Task requirements:
1: From the Scala project ideas text, repeat word for word the part that opens with the words containing "One of the important" and closes with "found in [2]).".
2: In the Scala project ideas text, what were ClassTags formerly known as?
3: Write the next part of the Scala project ideas text, picking up right after its last sentence.

Scala can overcome the loss of type information in generic classes by attaching types in so-called ClassTags (formerly known as Manifests). This information can be used to dispatch to the correct specialized class implementation, and can be made either as a compiler plugin or as a macro. Either implementation is fine, as long as the syntactic overhead is reasonable. For this project one should research what is the best implementation and prepare a set of benchmarks that clearly show the performance hit of dispatching based on the ClassTag.

Offered by Vlad Ureche.

Macro-based class system

One of the important techniques enabled by compile-time metaprogramming is modular language extensibility. With macros, functionality that is typically provided as a hardcoded set of language features can be introduced piece-wise, as a part of the standard library. This is applicable even for such a fundamental functionality as class system [1].

For this project you will: 1) define a baseline subset of Scala that would be used to host the class system, 2) implement a macro-based desugaring which maps object-oriented concepts onto the baseline (an example of such a desugaring can be found in [2]).

Data extract:
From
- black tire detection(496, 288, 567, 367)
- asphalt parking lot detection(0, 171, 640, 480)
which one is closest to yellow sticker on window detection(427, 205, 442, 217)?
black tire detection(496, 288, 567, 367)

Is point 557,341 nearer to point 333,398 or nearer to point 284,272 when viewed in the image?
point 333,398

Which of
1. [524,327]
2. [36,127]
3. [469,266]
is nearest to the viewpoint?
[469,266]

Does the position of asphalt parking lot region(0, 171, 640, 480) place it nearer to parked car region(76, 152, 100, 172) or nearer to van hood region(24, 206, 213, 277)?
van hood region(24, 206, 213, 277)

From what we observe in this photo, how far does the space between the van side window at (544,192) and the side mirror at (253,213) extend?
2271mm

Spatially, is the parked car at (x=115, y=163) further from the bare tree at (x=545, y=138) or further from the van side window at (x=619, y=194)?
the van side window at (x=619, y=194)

==

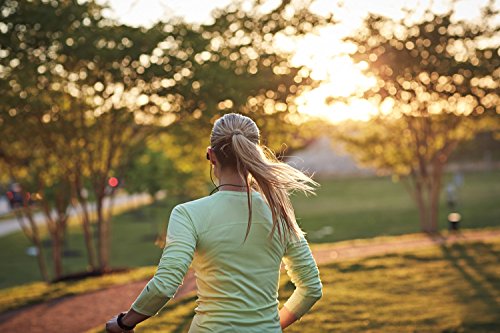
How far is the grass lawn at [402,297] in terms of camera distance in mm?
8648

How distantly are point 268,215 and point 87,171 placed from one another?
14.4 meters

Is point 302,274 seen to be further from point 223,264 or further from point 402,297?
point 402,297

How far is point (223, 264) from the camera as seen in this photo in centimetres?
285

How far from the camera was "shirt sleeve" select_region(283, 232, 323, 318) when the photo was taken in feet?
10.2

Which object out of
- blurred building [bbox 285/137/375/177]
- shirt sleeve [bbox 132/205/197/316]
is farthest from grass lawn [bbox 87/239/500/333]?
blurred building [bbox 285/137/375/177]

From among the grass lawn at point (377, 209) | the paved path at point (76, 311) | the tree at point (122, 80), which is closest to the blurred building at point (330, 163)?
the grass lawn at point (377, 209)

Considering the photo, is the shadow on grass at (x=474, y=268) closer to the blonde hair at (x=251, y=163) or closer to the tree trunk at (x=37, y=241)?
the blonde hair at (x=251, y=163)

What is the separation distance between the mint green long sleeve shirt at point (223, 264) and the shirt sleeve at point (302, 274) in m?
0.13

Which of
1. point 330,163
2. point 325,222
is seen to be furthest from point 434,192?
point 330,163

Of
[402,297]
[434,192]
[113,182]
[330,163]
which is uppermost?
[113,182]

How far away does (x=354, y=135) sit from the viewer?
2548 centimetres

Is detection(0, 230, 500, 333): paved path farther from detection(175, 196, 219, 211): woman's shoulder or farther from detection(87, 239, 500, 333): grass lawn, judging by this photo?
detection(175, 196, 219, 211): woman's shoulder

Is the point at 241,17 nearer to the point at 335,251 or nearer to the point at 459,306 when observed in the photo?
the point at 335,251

Per-task answers:
1:
One of the important techniques enabled by compile-time metaprogramming is modular language extensibility. With macros, functionality that is typically provided as a hardcoded set of language features can be introduced piece-wise, as a part of the standard library. This is applicable even for such a fundamental functionality as class system [1].

For this project you will: 1) define a baseline subset of Scala that would be used to host the class system, 2) implement a macro-based desugaring which maps object-oriented concepts onto the baseline (an example of such a desugaring can be found in [2]).

2: Manifests.

3:
The project is especially interesting in the context of the dependent object types research [3], which aims to provide a foundation of Scala. Macros can separate the core calculus of DOT from the rest of the language, keeping the heart of the language pristine.

References:
[1] Scheme with Classes, Mixins, and Traits http://www.ccs.neu.edu/racket/pubs/asplas06-fff.pdf
[2] Types and Programming Languages http://www.cis.upenn.edu/~bcpierce/tapl/
[3] Dependent Object Types, Towards a foundation for Scala’s type system http://lampwww.epfl.ch/~amin/dot/fool.pdf

Offered by Eugene Burmako.

Macro-based continuations

Starting with version 2.10, Scala features a lightweight alternative to compiler plugins - macros, which democratize compile-time metaprogramming. Several important problems such as code reification have already been solved with macros, and we’re continuously looking into ways to simplify the compiler by implementing its parts as macros and moving them into the standard library.

Continuations in Scala [1] are implemented by a series of type-directed transformations, which involve the typechecker and span two additional compilation phases. There is a conjecture that this logic can be packed into one or several macros, which gives rise to this project.

This project involves: 1) understanding how the CPS transform works currently, 2) devising a way to express non-local code rewritings with macros, possibly extending the current macro system, 3) implementing the CPS transform with macros.

References:
[1] Implementing First-Class Polymorphic Delimited Continuations by a Type-Directed Selective CPS-Transform http://lampwww.epfl.ch/~rompf/continuations-icfp09.pdf

Offered by Eugene Burmako.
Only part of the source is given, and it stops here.